Start a hand examination by comparing the injured hand to the uninjured hand.

Note skin and soft tissue changes, such as edema, erythema, cyanosis, ecchymosis, lacerations, and abrasions.

Abnormal positioning, especially of the fingers, may indicate fracture or tendon injury. Identification of rotational malalignment is critical.

(Assessment of rotational deformity is described in the image below.)

Assessment of the hand for rotational deformities Assessment of the hand for rotational deformities of the fingers or metacarpals is essential, as such deformities, if untreated, may result in significant functional compromise. With fingers flexed at the metacarpophalangeal and proximal interphalangeal joints and extended at the distal interphalangeal joints, fingers should all point toward the scaphoid bone (see image).

Categorize location of the injury as ulnar, radial, volar, or dorsal.

Check vascular status by noting capillary refill at nail ridge. If fracture is more proximal, radial and ulnar artery pulsation should be noted. If bleeding is present, do not clamp or ligate a vessel blindly, as nerves closely follow blood vessels.

Neurologic examination

Remember to assess nerve integrity prior to instillation of anesthetics.

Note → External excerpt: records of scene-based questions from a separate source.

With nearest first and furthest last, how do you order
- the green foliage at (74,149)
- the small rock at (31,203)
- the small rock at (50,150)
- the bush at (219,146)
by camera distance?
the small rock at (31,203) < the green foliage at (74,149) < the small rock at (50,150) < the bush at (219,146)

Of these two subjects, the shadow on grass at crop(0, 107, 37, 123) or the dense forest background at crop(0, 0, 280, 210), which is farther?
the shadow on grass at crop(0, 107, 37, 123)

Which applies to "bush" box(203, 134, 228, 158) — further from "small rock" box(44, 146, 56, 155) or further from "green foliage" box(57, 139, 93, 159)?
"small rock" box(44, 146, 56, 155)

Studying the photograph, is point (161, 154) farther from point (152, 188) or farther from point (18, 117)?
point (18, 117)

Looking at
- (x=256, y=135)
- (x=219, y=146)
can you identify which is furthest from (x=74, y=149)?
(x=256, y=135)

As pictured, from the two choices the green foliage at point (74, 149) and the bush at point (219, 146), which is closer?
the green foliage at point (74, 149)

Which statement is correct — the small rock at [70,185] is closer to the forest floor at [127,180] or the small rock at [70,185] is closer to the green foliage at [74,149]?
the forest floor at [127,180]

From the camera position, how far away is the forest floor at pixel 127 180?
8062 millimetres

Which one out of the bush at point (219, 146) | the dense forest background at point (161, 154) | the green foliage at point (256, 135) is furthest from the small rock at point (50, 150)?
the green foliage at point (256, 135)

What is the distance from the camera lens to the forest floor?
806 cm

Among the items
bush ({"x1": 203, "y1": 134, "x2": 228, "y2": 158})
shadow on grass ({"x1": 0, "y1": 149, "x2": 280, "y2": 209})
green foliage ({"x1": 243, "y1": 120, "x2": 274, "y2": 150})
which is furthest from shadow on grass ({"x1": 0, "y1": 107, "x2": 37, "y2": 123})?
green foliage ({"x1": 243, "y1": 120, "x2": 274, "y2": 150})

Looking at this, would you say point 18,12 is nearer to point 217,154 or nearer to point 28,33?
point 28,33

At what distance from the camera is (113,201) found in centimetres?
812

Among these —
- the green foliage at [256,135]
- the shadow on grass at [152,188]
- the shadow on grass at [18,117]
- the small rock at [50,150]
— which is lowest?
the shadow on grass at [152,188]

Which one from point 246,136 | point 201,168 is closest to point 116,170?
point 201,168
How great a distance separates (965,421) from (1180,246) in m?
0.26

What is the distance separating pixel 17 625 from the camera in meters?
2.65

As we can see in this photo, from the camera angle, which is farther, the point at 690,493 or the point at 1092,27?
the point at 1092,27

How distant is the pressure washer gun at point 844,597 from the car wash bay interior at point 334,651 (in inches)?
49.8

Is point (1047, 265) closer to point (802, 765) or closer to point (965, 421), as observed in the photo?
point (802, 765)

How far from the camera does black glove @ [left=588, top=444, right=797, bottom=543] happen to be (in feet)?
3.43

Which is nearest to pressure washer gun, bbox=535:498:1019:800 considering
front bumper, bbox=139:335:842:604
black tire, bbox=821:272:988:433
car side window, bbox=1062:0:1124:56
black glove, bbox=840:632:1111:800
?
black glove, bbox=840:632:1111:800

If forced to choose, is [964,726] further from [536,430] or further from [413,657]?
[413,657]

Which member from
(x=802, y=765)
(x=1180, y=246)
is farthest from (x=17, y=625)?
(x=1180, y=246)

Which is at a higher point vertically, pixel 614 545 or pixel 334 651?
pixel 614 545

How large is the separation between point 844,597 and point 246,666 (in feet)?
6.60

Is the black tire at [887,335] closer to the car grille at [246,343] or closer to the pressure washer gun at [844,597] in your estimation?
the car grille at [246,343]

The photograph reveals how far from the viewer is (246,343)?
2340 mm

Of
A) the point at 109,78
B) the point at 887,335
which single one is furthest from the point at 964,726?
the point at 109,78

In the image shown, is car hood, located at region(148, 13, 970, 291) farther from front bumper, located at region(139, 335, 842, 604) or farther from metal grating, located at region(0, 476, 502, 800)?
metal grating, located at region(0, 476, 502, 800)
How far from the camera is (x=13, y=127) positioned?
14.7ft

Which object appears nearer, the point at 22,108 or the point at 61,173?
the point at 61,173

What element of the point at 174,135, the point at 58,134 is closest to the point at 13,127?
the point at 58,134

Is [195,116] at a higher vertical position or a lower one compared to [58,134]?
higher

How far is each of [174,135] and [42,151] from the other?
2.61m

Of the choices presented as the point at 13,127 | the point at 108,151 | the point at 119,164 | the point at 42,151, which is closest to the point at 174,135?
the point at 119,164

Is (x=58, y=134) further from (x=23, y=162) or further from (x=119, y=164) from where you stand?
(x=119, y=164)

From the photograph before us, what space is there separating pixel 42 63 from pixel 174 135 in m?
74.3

The 3 major nerves of the hand are the radial, median, and ulnar nerves.

Sensory examination

Loss of sweating is apparent if sensory nerves are injured. In an uncooperative patient, the hand may be immersed in hot water for 10 minutes. Skin distal to nerve injury will not wrinkle.

Two-point discrimination testing using a bent paper clip is easy and reliable. Ability to discriminate at less than 5 mm on the fingertip is normal. If the patient has abnormal discrimination, always test in relation to uninjured hand, as sensitivity is variable.

Although anatomic variation is possible, generally the sensory distribution is as follows:

  • The ulnar nerve supplies the fifth finger and the medial aspect of the fourth finger.

  • The median nerve supplies the volar aspect of the first through third fingers, as well as the lateral aspect of the volar surface of the fourth finger.

  • The radial nerve supplies the dorsal surface of the entire hand except for the fifth finger.

Motor examination

The radial nerve extends the wrist and the fingers.

The ulnar nerve allows adduction of the fourth and fifth fingers and adduction of the thumb.

The median nerve adducts the second and third fingers and allows opposition of the thumb to the fifth finger.